It seems somewhat obvious that I can claim any self-employed earning but it's a matter of 'once burnt, twice shy' and I need to be 100% certain. I will call them anonymously if I have to but I don't want them flagging me.


----------



## screature (May 14, 2007)

I really don't know enough about your situation to be able to offer any good advice but based on what you are saying I don't think doing some self-employment work during a period of a claim would stop you from continuing to receive benefits, the monies you receive would simply be deducted form your benefit payment.

For more information try here:

Employment Insurance (EI) and self-employed, farmers and independent workers

and here:

Contact Information for Employment Insurance (EI)


----------



## corkybeans (Oct 10, 2011)

Thanks.... I have read all of this and it seems pretty straight forward. It's just that at one time, you could not claim earnings from self-employment so I'm a bit scarred. I will call them and get clarification.


----------



## Lichen Software (Jul 23, 2004)

If you have a local government office, I would be tempted to go and park myself and then ask questions.

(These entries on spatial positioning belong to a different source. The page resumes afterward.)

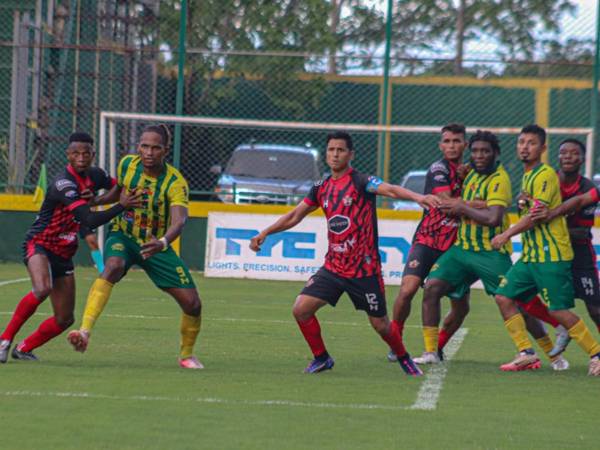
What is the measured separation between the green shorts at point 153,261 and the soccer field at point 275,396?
0.67 m

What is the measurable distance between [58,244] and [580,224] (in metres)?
4.22

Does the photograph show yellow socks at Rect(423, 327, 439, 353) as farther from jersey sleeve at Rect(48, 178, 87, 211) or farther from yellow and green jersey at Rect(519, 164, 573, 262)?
jersey sleeve at Rect(48, 178, 87, 211)

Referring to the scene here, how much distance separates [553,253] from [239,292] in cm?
785

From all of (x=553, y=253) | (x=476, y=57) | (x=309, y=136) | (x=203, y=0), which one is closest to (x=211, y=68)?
(x=203, y=0)

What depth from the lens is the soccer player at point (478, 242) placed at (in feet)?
32.1

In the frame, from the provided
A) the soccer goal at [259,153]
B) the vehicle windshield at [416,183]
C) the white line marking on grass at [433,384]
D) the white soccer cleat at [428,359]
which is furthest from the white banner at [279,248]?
the white soccer cleat at [428,359]

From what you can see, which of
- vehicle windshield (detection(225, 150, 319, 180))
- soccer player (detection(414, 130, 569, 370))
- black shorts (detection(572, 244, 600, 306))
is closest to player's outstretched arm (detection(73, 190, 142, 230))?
soccer player (detection(414, 130, 569, 370))

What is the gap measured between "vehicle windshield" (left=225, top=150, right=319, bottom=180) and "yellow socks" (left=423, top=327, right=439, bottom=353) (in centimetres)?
1135

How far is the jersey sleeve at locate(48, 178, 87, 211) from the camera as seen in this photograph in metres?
9.42

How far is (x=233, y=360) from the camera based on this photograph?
1014 centimetres

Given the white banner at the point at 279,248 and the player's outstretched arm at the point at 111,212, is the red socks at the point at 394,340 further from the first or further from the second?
the white banner at the point at 279,248

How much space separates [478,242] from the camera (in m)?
10.0

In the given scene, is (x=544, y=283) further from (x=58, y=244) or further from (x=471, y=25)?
(x=471, y=25)

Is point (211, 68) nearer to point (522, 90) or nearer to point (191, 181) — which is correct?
point (191, 181)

A note on EI and self employment: From what I see it appears to be optional ... until you take it once. Then you are forever paying into EI whether you like it or not.

You will find there is a big divide between employment and self employment. Government makes payments to employees. Self employed are generally on their own. The government will love to declare you self employed. Then you are never in their stats or in their books.


----------



## corkybeans (Oct 10, 2011)

In case anyone ends up in my situation, here's the answer. There is a clause "In some circumstances..." where you can earn money from self-employment BUT... you can't just do it and claim that money. You have to apply, then your claim is suspended for up to three weeks while they make a decision if it's allowable, then you either get to make extra funds picking up odd jobs or they say you can't (and probably flag you, making you have to report to them more often than you should). There is also a Self-Employment Program that funds and assists you for 52 weeks.. a pilot program I believe, through the CBDC (Canadian Business Development Corporation). 

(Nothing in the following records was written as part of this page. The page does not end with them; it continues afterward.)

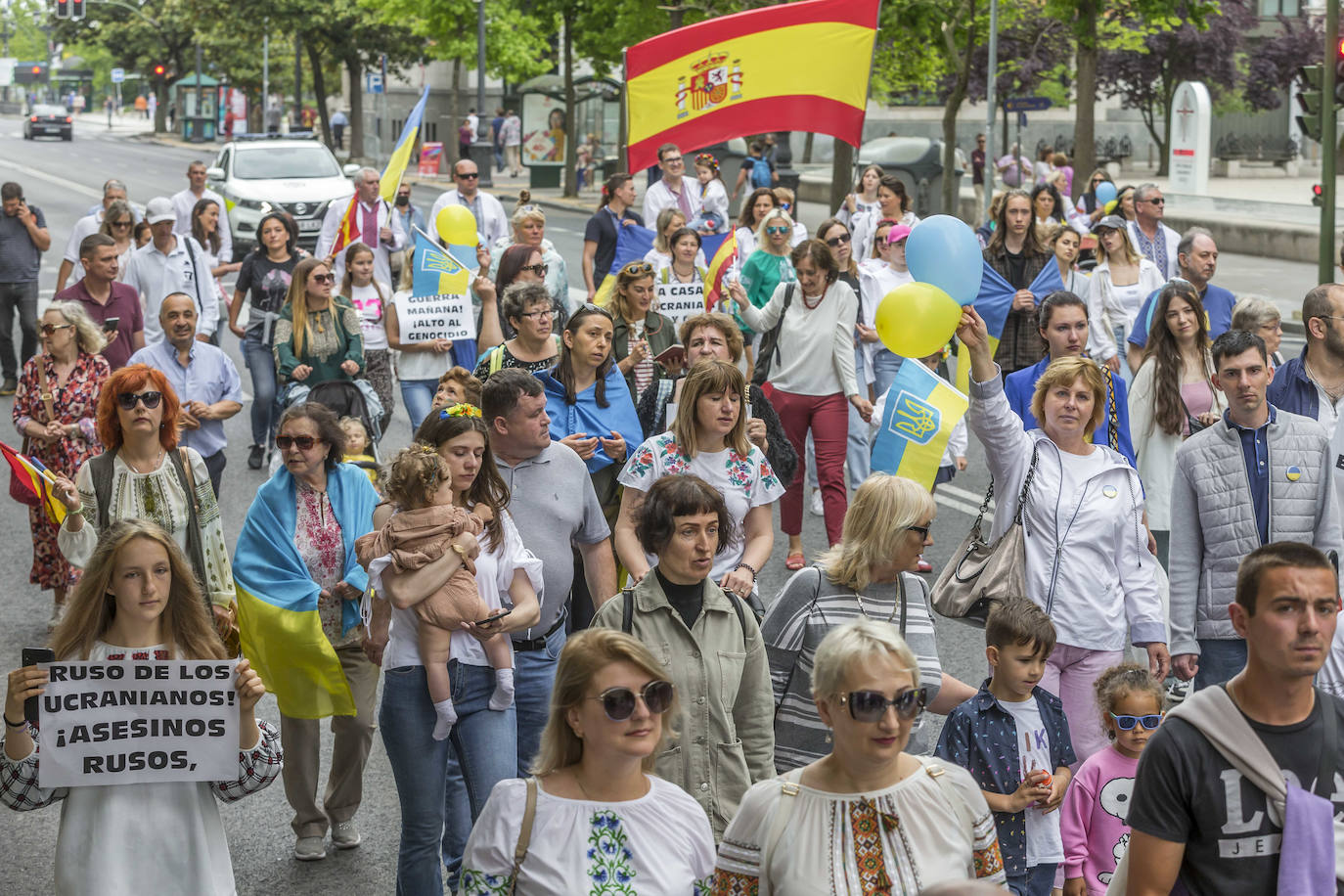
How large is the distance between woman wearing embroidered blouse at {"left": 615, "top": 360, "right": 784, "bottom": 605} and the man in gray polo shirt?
1.03ft

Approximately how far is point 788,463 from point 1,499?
6.86 metres

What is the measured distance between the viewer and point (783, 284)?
33.4 feet

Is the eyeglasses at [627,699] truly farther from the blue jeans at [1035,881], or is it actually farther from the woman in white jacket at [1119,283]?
the woman in white jacket at [1119,283]

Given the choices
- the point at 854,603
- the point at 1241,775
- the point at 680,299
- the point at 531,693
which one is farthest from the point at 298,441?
the point at 680,299

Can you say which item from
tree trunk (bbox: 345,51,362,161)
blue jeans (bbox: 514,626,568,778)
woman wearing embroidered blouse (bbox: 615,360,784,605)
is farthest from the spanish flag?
tree trunk (bbox: 345,51,362,161)

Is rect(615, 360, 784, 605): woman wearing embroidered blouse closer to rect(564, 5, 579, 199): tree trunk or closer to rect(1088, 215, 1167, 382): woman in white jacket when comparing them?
rect(1088, 215, 1167, 382): woman in white jacket

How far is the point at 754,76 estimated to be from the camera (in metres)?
11.3

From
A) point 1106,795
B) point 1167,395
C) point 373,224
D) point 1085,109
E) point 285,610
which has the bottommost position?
point 1106,795

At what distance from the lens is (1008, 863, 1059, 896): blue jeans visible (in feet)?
16.3

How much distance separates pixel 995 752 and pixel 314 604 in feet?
7.89

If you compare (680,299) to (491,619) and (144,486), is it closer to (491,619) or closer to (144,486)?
(144,486)

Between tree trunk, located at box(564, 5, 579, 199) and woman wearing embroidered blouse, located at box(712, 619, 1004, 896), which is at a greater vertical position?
tree trunk, located at box(564, 5, 579, 199)

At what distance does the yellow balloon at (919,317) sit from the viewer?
712cm

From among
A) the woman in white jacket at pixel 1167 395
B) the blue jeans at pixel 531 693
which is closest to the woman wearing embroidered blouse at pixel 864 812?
the blue jeans at pixel 531 693
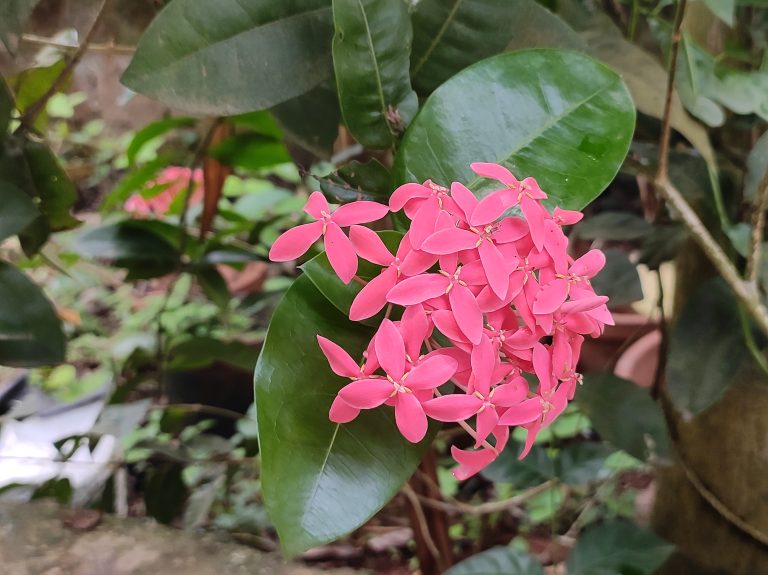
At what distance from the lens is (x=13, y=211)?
60 cm

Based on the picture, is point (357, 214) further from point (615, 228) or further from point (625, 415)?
point (615, 228)

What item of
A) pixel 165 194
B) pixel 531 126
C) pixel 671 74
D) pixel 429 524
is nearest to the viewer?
pixel 531 126

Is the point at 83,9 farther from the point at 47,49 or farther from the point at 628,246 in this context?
the point at 628,246

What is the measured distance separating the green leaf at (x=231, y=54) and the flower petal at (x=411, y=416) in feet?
0.94

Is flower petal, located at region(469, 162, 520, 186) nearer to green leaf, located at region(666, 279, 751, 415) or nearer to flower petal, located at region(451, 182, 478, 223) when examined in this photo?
flower petal, located at region(451, 182, 478, 223)

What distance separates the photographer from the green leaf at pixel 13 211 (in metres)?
0.59

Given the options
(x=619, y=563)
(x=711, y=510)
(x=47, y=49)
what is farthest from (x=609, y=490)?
(x=47, y=49)

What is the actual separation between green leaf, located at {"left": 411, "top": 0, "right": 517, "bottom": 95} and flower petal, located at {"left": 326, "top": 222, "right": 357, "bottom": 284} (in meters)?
0.24

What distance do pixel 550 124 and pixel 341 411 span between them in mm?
252

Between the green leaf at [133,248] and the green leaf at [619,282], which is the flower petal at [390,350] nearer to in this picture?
the green leaf at [619,282]

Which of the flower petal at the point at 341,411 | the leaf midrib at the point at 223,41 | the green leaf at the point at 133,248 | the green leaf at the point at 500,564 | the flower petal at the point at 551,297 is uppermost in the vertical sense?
the leaf midrib at the point at 223,41

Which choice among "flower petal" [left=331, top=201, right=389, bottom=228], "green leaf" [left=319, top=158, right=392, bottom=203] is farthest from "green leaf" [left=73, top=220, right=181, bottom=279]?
"flower petal" [left=331, top=201, right=389, bottom=228]

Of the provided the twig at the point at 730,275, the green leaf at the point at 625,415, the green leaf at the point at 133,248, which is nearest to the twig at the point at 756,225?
the twig at the point at 730,275

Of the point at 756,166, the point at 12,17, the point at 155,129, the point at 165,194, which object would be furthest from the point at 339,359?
the point at 165,194
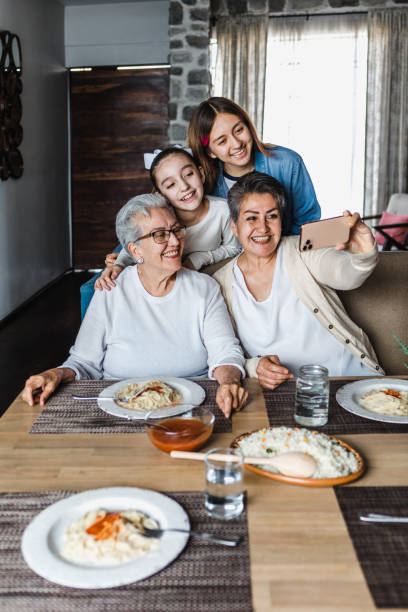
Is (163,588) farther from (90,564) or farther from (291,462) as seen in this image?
(291,462)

Sometimes, it's just best to let a sleeping dog lie.


----------



## Visual-Q (Dec 14, 2003)

Sounds like your typical government Catch 22. EI is supposed to help you out and get you back on your feet and yet as soon as you make any progress they pull the rug out from under you. It should be a simple matter of declaring the income and a formula for deducting a percentage from your EI earnings but of course it could never be that simple.

With respect to being self employed and using EI. I'm self employed and I don't really see how you could make it work at least as a designer. What are you going to do, make an EI claim every time you go a couple of weeks without work and cancel it the next day when someone calls? I guess if you had long-term contracts and lapses between it would work but otherwise...


----------



## corkybeans (Oct 10, 2011)

Yes, that's it exactly... a Catch 22. Thing for me is that I just waited 2 months for my claim to be accepted as I quit my job which would have been the perfect job outside of the abuse, wage loss threats and name calling. I worked off-site so it was almost bearable for the most part but I finally decided it was enough. Where I live, it's primarily bilingual (required) and I'm rural so not a lot of opportunities. I came here from the West with 20 years in prepress. It was for my husband's sake as I was watching him drive nails in his coffin with regards to overworking at his thankless job.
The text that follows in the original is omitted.